*Written task*: Reproduce the jointer safety thread below word for word, from "Here's what I'm" to "I missing something?".

*Quoted text*:
————

# Jointer Safety Question



## North40 (Oct 17, 2007)

I've read a couple of articles recently that specifically state that when using pushblocks on the jointer, you should never put your fingers around the handle, as your fingers may be trapped in a kickback situation. Instead, you should put your palms on top of the handle.


This sounds good in theory - no one wants their fingers "trapped" when something goes wrong. But I'm not sure it works in practice, and since I've managed to avoid any serious jointer kickback, I don't really know how it works.

Here's what I'm thinking: 
If your fingers are through the handle and the board gets kicked out, either 1) the pushblocks will go with the board, dragging your hands away from the cutterhead; or 2) the pushblocks will slide, the board will go away, but you will still have a pushblock between your hands and the cutterhead. However, if your hands are open on top of the push blocks and the board gets kicked out, the blocks will most certainly go with the wood, and your hand will go palm-down onto the cutterhead.

Am I missing something?


----------



## SteveKorz (Mar 25, 2008)

I think that alot of this theory (as with feeding material for any machine) is in your body weight distribution. I've seen people really throw their weight into lumber when they are feeding it into the tablesaw, jointer, whatever. That, in my theory, is a good method to get cut up. I put ALL of my weight on my feet, with most my weight on the leg that is farthest from the machine. I give just enough weight and force to my hands and arms to handle the lumber, and feed it. If something happens, my hands aren't forced into anything, because they aren't supporting any of my weight.

With machines like an unfenced router table (using a bit with a bearing), a tablesaw, or a jointer, they are extremely dangerous if you mismanage your weight, regardless of how you decide to hold a push block. I do think that using the palm of your hand instead of securely holding the push block is asking for trouble. Most of the kickback problems I've ever experienced were because I was dumb enough to not fence a tablesaw, or handle a pushblock securely.

If you weren't gripping the pushblock, you would have to add weight to your hands and arms on the block to push the material thru the machine. If you do that, I think you are *ASKING* to literally FALL into the cutterhead if the material was removed via kickback (the pushblock would have to go too, since you aren't "holding" it). Some of your upper body weight would be supported by your hands, and it would have to go somewhere.

Just my long winded .02 cents…

-Steve


----------



## lew (Feb 13, 2008)

Steve's advice is worth waaaayyy more than .02 cents!!

I would add this, to what he said. I hate those rubber bottomed push blocks. I know- every jointer comes with them and every wood working store, worth their salt, sells them. BUT-- they tend to slip! Any saw dust on the woods surface will reduce their gripping power and you tend to push even harder to get a grip.

For myself, I prefer to use a push stick style safety device that hooks over the end of the stock and is long enough to apply downward pressure along the top of the work piece.

Lew


----------



## MsDebbieP (Jan 4, 2007)

great discussion and Steve's answer is great advice for woodworking in general! 
Thanks


----------



## North40 (Oct 17, 2007)

Steve, thanks for your thoughts. I try to imagine what would happen if the workpiece suddenly disappeared (which is basically what happens with kickback) and try to be sure I wouldn't come in contact with the cutter if that happened. That "what if" is what led to my question. Any idea what the theory is behind the open-hand suggestion?

————

*Data lines*:
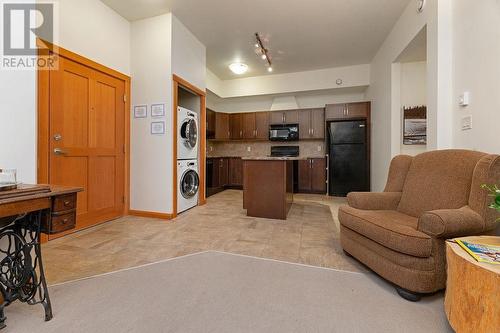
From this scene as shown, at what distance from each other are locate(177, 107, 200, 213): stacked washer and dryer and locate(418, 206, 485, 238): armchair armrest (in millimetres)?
3056

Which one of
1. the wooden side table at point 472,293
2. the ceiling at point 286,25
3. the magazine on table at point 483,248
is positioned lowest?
the wooden side table at point 472,293

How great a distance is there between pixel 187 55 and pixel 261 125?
2.84 meters

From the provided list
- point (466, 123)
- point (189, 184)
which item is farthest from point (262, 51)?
point (466, 123)

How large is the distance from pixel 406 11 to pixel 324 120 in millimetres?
2666

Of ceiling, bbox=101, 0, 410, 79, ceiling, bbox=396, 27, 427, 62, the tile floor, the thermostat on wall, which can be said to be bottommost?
the tile floor

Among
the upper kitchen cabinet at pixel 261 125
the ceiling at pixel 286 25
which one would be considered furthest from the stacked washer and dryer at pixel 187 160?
the upper kitchen cabinet at pixel 261 125

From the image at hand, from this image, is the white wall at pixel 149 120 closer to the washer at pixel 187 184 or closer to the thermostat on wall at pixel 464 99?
the washer at pixel 187 184

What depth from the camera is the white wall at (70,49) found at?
5.37ft

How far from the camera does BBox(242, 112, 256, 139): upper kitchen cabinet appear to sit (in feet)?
20.0

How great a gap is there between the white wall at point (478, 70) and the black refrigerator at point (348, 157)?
2.72 meters

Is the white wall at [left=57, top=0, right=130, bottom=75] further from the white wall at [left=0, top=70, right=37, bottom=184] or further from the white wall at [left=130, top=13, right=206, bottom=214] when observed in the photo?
the white wall at [left=0, top=70, right=37, bottom=184]

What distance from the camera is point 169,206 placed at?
324cm

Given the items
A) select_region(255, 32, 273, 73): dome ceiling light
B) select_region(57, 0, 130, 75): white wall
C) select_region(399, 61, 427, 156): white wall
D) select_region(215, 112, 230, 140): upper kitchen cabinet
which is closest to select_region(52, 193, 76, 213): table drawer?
select_region(57, 0, 130, 75): white wall

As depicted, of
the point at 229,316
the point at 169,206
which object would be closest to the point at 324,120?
the point at 169,206
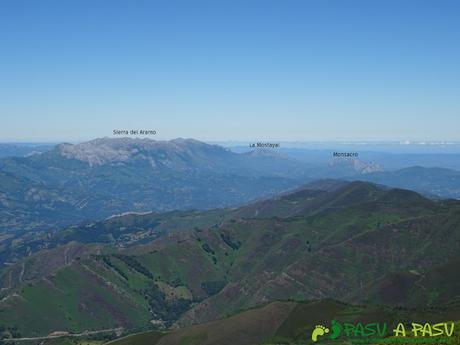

————

*Task output*:
Here's what I'm thinking: 
If your fingers are through the handle and the board gets kicked out, either 1) the pushblocks will go with the board, dragging your hands away from the cutterhead; or 2) the pushblocks will slide, the board will go away, but you will still have a pushblock between your hands and the cutterhead. However, if your hands are open on top of the push blocks and the board gets kicked out, the blocks will most certainly go with the wood, and your hand will go palm-down onto the cutterhead.

Am I missing something?